Лицо мальчишки сначала побледнело, словно только сейчас понял что-то важное и это важное совершенно не входило в его планы (теории, теории, теории, как говорил Граф), а потом стремительно покраснело от гнева, и он, скривив губы (золотые глаза полыхалиполыхалиполыхали, мать, и это прекрасно), выплюнул:
— Ах ты ублюдок, какого хр…
Договорить ему не дал сам Тики, вновь погрузив в этот симпатичный ротик, издающий такие потрясающие ругательства не хуже, чем протяжные стоны и мычания, щупальце, поглаживая им мягкое небо и заставляя Уолкера давиться и сверкать в темноте горящими глазами.
Сердце у него билось как сумасшедшее, и Тики почти нежно провёл кончиками пальцев по мягкой кожице, натыкаясь на гладкий шрам и вынуждая мальчишку, не способного вырваться, выгнуться и замотать головой. Чистая Сила в руке Уолкера полыхнула белоснежными перьями, пуская в воздух несколько капель, и вновь потухла, стоило мужчине вынуть ладонь из грудной клетки.
Микк ухмыльнулся.
— А теперь вот можно и продолжить, — заметил он и, облизнув пересохшие губы, нажал ладонью на живот мальчишки и снова толкнулся в него членом, начиная медленно и глубоко двигаться и следя за тем, чтобы Аллен дергался и подавался к нему при каждом движении, непокорный, но все равно стонущий, пусть и матерящейся напропалую.
— Ты… ты… сука… твою мать… — Уолкер облизнулся и выгнулся, подставляясь под гладящую его по животу ладонь и комкая в пальцах простыни.
— У меня нет матери, —довольно оскалился Тики и, наклонившись к его груди, обласкал соски горячим языком, посасывая каждый из них и втягивая в рот.
Что может быть прекрасней непокоренной жертвы, не сдающейся, но все равно отдающейся тебе против воли?
Никто не может устоять перед удовольствиями, особенно вот такого рода. Не поэтому ли похоть и является одним из смертных грехов?
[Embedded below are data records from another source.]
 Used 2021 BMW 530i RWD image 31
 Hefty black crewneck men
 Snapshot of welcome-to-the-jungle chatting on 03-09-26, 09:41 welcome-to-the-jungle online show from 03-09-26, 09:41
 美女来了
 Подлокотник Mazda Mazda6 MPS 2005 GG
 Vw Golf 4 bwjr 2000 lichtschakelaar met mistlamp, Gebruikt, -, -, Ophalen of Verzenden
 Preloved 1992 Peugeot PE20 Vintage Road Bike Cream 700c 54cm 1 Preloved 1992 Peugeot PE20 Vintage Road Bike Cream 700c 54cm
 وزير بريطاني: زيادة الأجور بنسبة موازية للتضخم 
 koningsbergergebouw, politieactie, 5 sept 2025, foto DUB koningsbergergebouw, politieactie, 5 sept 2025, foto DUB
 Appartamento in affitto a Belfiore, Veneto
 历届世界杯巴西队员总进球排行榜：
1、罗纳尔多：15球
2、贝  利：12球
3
Ее нельзя избежать.
Даже Уолкеру, бывшему экзорцисту, заливающему что-то про божественную миссию и любящему давно сдохшего Ноя, нельзя избежать.
Тики вдруг почувствовал, как его вновь обуяло это что-то злое, что-то тёмное и мощное, и, сжав челюсти и кусая сосок Малыша почти до крови (тот болезненно зашипел, задёргавшись и только сильнее распаляя), в гневе сжал член мальчишки, заставляя того выгнуться и вскрикнуть, крепко зажмурившись и подавшись то ли навстречу, то ли назад.
— Скотина, блять… что ты… — рвано выдохнул Аллен, судорожно поднимая и опуская грудную клетку, и дёрнул правой рукой в попытке потянуться к паху.
Тики двинул щупальцем в его члене и тихо застонал, сам ощущая, как там хорошо и тесно. И господи, как же потрясающе было находиться в Уолкере вдвойне. Тот был достоин, пожалуй, чтобы его отодрали во все для этого предназначенные и не очень отверстия, так почему и нет?